I fell asleep with my phone in my hand, Facebook open, last night. How do I know this? Because the 1st thing I saw this morning when I picked my phone from the chair today was the top of the FB screen.
I don’t even really remember opening fb, last night. I’d spent the evening mostly on tiktok (my new favorite social platform), & must have decided to flip over to see what the other side of the fence was doing before I…*blank stare, slow blink…oh, Good morning, sun.*
This – the random exhaustion, completely debilitating, has been something I’ve been dealing with for a while now.
I worried about it for quite a while, thinking there was, maybe, a new issue with my thyroid? Maybe a bad slide down in my depression? Maybe (help me out here, WebMD) it could be something really awful?
I visited my doctors. Had tests run. Numerous tests. Lots of money down the drain, and a lot of patronizing medical verbiage from some of the physicians. You know, shit I don’t put up with. One doctor, I refuse to go see, anymore.
Well, funny enough, it was the internet that helped me figure it out, not one of my Drs., who basically all told me that it was nothing, “Just the price of getting older, dontcha know”.
On a tangent, (but applicable, just wait) did you know that I have RA?
Yeah, I’ve mentioned it, once or twice, because it mostly affects my hands, both wrists & knuckles. It makes it difficult to work on crafts I love, but, it’s not usually severe, unless I push it too hard, like with serious yardwork over and extended period.
It is starting to affect one of my ankles, which I broke a few years back, so… that’s nice.
And now, back to our regularly scheduled programming.

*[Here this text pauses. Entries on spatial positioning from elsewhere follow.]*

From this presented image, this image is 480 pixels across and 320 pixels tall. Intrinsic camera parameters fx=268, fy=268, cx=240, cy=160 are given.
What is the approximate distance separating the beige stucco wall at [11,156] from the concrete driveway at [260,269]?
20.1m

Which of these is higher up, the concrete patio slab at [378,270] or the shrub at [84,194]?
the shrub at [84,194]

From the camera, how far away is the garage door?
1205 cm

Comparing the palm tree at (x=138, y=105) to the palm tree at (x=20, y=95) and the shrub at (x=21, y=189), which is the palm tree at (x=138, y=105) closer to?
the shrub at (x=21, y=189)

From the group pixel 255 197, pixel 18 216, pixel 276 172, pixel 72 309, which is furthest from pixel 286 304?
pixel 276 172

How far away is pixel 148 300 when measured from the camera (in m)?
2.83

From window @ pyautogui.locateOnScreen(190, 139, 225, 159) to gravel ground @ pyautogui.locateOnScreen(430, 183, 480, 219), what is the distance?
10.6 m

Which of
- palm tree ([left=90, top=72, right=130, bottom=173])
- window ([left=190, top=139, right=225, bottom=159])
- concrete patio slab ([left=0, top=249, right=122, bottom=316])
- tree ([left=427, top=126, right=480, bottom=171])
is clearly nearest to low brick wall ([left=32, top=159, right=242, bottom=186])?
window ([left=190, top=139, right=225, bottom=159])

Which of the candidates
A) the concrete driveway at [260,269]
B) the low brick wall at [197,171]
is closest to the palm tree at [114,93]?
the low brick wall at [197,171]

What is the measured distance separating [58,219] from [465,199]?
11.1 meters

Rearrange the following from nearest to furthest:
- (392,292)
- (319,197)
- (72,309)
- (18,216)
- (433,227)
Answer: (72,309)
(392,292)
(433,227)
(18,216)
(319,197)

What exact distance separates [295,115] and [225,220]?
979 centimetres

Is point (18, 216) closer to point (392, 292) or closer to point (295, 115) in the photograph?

It was actually a TikTok (don’t ask which one, I can’t remember their name, & was in epiphany shock when I saw it) that clued me in.
The creator was talking about something she’d been trying to do, but her RA fatigue wouldn’t give her enough spoons to accomplish the job. (I’ll write about the “Spoon Theory” another time, or you can Google it)
So, I went back into research mode.
And no, RA is not the only cause for my fatigue. I have Generalized Anxiety Disorder, Chronic Depression, & PTSD working on me too, all of which cause cortisol levels (the stress hormone) to regularly flood my system, causing adrenaline to kick in with the “fight, flight, or fawn” impulse. And once the adrenaline bottoms out, exhaustion sets in.
And…AND… if that’s not enough fun for you, I developed vertigo this year.
My body is literally on a self-made chemical rollercoaster.
I hate rollercoasters.
Is it any wonder I stopped drinking?
Fuck, I feel drunk half the time as it is, anyway, who needs inebriation?
I’m still in research mode, trying to find what legit information I can, trying to plot my own course for treatment, since the doctors I currently have, don’t seem to want to discuss the notion that I might be right.
And no, I can’t go get 2nd opinions, or 3rd, or 4th, whatever I’m on right now, because they all work for the same medical hospital/clinic, & I can’t afford to travel & pay new medical bills somewhere else.
This shit’s expensive, y’all.
So, I’m looking towards more holistic, homeopathic, & self-generated help. As long as I can back the decisions with my own solid research, I might give it a try.